Parallel Replicating

This is a reveiw and re-emphasize on all the above techniques applied to enhance the parallelism and further the throughput. Parallel replicating is the most complicated part of Log Replication. To enhance parallelism as much as possible, taking advantage of multicore is imperative: leader duplicating the writing requests to the followers as faster as it can, saturating the downstream nodes, after which the bottle neck of throughput should lying on the disk operations, theoretically.

Note: After got an unexpected benchmark result of grpc, the actualy bottle neck is now on grpc itself.

Some great efforts have been made to approach this goal:

  • use an asynchronous mode of grpc.
  • support processing disorder message on the follower side.
  • make the processing for write requests as independent as possible.
    • several lockfree data structures are introduced.
    • free the working threads when they about to do synchronouos operations(typically are the waiting(on CV) opertions for LRL to advance) by using dedicated background threads to finish the inevitable intersection parts of the processing.
  • some general optimizations:
    • use a channel(connection) pool & client pool to keep long connections between leader and follower.
    • avoid memory copies as much as possible.

Global timer

There are some background job like sending heatbeats to follower, checking heartbeats from leader, garbage collecting, etc, need to be periodically executed, thus a dedicated global timer thread is introduced for this purpose.

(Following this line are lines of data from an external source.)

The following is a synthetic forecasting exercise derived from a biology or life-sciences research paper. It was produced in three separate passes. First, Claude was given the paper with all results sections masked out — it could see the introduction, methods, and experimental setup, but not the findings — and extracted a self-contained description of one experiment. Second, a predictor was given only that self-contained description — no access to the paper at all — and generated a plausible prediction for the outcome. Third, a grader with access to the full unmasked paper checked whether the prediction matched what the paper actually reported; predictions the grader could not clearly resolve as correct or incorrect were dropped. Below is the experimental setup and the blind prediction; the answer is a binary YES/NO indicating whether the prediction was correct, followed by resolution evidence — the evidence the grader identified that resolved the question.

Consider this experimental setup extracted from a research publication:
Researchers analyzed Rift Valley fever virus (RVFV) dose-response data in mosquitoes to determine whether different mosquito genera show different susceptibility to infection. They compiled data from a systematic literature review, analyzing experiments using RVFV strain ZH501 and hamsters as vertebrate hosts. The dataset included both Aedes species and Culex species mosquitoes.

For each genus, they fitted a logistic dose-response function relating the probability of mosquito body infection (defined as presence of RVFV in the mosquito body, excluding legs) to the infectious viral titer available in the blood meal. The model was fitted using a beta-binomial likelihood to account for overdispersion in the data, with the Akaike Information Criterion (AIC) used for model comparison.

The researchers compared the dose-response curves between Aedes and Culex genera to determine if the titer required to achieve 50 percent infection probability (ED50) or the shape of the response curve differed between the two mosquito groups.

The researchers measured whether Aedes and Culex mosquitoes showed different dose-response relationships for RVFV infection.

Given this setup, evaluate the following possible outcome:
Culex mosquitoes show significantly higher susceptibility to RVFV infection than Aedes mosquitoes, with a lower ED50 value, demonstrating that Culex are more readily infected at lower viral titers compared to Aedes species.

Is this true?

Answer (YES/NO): NO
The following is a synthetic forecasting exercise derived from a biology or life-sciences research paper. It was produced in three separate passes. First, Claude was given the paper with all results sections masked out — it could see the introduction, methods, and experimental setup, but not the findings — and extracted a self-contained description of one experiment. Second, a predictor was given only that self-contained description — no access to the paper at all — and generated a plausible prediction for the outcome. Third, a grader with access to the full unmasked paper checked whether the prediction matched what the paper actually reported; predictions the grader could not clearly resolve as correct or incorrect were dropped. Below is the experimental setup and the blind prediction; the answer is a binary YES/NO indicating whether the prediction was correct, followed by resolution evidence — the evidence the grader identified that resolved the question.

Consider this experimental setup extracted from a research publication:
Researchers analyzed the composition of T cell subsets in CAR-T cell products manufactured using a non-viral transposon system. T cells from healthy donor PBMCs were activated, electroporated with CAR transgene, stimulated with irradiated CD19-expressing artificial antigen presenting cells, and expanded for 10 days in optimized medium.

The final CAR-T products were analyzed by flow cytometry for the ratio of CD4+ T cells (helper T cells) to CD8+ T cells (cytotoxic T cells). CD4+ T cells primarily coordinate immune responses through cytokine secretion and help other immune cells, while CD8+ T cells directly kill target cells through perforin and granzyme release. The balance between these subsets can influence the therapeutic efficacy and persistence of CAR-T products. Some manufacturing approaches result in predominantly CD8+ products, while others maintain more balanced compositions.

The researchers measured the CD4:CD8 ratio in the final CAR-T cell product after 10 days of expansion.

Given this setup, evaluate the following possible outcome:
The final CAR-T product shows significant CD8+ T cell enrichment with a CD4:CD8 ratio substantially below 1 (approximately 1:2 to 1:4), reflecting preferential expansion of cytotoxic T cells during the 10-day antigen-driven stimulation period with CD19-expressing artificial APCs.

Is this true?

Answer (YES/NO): YES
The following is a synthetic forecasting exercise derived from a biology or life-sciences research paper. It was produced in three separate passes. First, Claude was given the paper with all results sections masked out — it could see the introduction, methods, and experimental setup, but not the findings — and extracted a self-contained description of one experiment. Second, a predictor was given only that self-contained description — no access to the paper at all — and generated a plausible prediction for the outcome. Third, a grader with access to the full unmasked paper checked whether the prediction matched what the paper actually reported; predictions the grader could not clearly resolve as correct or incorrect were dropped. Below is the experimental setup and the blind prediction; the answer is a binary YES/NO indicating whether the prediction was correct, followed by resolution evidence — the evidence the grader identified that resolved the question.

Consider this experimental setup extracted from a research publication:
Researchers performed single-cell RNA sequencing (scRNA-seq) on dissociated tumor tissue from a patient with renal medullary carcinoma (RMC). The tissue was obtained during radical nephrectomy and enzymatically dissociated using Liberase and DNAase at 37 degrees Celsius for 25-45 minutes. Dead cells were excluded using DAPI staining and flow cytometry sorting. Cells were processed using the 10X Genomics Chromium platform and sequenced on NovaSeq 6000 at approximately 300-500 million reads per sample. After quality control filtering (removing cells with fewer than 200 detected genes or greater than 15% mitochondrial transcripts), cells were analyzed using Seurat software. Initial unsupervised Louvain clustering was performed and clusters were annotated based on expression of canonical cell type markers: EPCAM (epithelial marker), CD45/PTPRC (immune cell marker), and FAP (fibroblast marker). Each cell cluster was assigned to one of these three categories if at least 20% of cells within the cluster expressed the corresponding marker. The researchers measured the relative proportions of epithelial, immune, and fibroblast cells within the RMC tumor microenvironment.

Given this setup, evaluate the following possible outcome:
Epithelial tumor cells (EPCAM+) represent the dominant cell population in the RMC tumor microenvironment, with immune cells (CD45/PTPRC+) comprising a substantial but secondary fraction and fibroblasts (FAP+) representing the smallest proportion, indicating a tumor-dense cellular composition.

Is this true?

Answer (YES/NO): NO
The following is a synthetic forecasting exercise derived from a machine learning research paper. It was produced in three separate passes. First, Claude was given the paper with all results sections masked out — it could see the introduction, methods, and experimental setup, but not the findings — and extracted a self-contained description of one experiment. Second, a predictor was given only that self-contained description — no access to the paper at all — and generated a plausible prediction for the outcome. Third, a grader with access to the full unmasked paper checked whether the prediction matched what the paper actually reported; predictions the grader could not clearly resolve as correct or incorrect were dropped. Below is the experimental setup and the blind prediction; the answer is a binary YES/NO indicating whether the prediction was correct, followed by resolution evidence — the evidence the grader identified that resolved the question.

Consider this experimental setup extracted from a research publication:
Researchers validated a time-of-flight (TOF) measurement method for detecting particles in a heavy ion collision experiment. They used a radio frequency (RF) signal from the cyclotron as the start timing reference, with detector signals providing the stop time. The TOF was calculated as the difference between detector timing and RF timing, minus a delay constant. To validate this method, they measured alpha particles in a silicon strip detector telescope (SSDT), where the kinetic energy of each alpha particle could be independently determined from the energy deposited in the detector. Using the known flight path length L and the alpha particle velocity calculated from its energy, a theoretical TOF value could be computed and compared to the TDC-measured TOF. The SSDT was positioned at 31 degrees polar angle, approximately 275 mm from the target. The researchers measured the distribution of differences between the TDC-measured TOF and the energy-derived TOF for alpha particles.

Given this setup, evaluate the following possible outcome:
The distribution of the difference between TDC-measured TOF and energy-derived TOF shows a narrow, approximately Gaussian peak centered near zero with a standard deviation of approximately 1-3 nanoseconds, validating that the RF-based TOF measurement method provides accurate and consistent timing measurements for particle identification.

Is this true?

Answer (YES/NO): YES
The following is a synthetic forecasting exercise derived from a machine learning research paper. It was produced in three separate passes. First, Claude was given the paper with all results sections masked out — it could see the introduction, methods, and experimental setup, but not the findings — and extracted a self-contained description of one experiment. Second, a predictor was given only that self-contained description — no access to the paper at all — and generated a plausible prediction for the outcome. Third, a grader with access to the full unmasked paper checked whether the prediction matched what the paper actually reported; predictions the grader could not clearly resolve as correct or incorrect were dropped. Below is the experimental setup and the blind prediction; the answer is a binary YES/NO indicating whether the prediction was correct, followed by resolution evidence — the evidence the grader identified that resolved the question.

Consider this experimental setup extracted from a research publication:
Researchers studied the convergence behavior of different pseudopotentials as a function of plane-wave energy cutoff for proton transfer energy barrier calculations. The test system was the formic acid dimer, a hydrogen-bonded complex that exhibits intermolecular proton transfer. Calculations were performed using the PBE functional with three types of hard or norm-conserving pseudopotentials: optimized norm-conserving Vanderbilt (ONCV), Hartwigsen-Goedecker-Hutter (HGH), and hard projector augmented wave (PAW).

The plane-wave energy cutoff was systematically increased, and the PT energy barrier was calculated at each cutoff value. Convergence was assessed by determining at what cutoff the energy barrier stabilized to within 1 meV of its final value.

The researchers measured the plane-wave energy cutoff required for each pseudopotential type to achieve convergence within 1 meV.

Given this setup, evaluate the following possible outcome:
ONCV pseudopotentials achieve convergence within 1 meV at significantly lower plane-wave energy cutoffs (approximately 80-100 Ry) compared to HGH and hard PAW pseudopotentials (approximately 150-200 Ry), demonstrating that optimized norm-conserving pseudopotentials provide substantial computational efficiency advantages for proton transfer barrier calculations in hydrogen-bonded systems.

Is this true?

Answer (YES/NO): NO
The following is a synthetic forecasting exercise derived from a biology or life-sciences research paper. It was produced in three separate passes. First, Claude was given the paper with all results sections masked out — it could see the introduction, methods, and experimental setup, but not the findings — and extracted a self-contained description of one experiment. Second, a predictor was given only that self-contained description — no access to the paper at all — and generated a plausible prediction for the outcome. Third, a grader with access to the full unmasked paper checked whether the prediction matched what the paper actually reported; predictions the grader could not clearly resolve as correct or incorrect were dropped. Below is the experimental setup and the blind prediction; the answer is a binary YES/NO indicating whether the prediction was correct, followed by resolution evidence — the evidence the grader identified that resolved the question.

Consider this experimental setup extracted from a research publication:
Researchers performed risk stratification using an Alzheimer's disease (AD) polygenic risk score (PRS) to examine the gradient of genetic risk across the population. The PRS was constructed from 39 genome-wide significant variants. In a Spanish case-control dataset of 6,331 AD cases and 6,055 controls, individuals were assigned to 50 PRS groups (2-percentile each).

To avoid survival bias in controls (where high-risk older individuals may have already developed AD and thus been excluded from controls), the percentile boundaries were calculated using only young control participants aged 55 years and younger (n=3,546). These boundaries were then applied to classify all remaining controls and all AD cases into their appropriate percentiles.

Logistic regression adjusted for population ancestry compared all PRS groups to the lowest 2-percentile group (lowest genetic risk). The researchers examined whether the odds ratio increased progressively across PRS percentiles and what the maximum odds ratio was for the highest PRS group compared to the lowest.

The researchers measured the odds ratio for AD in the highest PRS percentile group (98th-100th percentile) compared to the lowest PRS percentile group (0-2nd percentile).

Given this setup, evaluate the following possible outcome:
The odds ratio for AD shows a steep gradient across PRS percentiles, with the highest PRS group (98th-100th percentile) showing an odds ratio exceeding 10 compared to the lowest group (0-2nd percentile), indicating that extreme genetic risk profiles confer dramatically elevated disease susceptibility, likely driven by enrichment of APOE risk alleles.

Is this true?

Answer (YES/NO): NO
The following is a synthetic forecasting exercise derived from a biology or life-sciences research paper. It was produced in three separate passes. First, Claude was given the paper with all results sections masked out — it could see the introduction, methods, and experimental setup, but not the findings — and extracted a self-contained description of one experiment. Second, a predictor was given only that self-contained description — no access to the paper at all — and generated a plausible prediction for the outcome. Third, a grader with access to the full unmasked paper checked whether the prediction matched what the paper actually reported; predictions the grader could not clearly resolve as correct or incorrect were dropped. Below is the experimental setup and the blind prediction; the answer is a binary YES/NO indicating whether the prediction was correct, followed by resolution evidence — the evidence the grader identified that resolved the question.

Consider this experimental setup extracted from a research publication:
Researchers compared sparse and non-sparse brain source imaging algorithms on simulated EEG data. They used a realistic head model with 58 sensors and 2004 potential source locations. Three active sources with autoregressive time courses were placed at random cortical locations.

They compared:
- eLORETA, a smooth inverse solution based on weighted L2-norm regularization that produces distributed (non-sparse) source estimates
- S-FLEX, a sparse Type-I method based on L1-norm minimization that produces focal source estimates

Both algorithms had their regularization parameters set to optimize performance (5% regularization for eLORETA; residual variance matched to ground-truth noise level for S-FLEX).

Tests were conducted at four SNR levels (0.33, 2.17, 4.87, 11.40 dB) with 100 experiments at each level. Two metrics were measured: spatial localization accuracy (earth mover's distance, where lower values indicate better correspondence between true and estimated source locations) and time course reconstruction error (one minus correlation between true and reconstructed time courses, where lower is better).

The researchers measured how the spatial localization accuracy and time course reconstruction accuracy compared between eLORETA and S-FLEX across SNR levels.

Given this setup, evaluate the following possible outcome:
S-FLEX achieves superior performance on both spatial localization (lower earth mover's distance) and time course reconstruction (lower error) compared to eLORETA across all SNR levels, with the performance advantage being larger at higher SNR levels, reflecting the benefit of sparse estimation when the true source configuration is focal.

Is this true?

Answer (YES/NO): NO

The task itself is represent with three fields:

  • a timestamp indicating the next time it should be executed.
  • a interval_ms representing the intervals between each execution.
  • a function object describing what the task actually is.

Tasks are organized as a min heap, and the task that is the most recent to do will be located on the root of the heap.

The timer thread worked in such a way that:

  • first, checking the timestamp(say T) value of the root node:
    • if T > now, means the execution time it's not yet came, continue.
    • if T >= now, do the job by invoking the callable function object.
  • after successfully finished a job, checking whether it need to be scheduled again. If so, calculating the next timestamp of its execution by the interval and insert the new task back to the heap.

global-timer-thread

Note: In this design, the thread acting as both a scheduler and an executor, thus task execution may get delayed if its previous task takes a long time to finish. But in the current scenarios, there is no such kind of task registered into the heap, so it's okay to just let it be.

About The Binlog

This is the log logging for raft's log entries and also acting as the WAL in the leveled storage subsystem.Let's first take a look at the file format:

binlog

Meta Data Part

The meta data is the index of the data part, locating in memory, callers can easily find the corresponding offset of each entry. The meta part is appended to the binlog each time the binlog file is considered large enough to be dumped to disk, since its length varies according to how many records it contains, it must be located at the end of the file rather than at the head of the file. The footer is an identifier identifying the completeness of the file.

Data Part

This is just several log entries each serialized by protobuf, concatenating together, inside each record, there is an additional 4 bytes to show the length of the serialized buffer.

Basic fields for each log entry :

  • key : the key.
  • val : key's value.
  • ID : to identify the entry itself.
  • pre-ID : to identify the entry it bases on.

Raft's logs are in strict order, each one is based on its previous one, contributing the consistency semantics in the distributed environment as a whole, for more details see the raft paper.

Note: The previous term above is on an ID monotonicity basis, e.g., logA is the previous one of logB, then logA's ID must satisfy LogAID < LogBID - 1, but not necessarily equals.

Supported operation

There are operations binlog need to support :

  • Append : the most basic operation.
  • Revert : in raft, existing log entries could be rewrite for several reasons (like a new leader's log is inconsistent with followers), reverting will be called once in a while.
  • SetHead : in general cases, binlog file must contain at least one entry to be the previous entry of its next following. Thus once a new empty follower joined the cluster and finished synchronizing data from the leader, the last data item just synchronized will be set as the first entry, by the SetHead operation.

Storage Layer

Let's take an overview first:

storage

As a KV database where throughput is a critical factor, a leveled manner storage layer has been chosen. You can think of it as a simpler version of the leveldb. Just skipping this section if you are already familiar with that.

There are two components in the storage subsystem:

  • memory table : a hash based unorderd in-memory data collection, in lockfree manner.
  • SStable : sorted string table with index enabled, nothing specific than the typical sstable.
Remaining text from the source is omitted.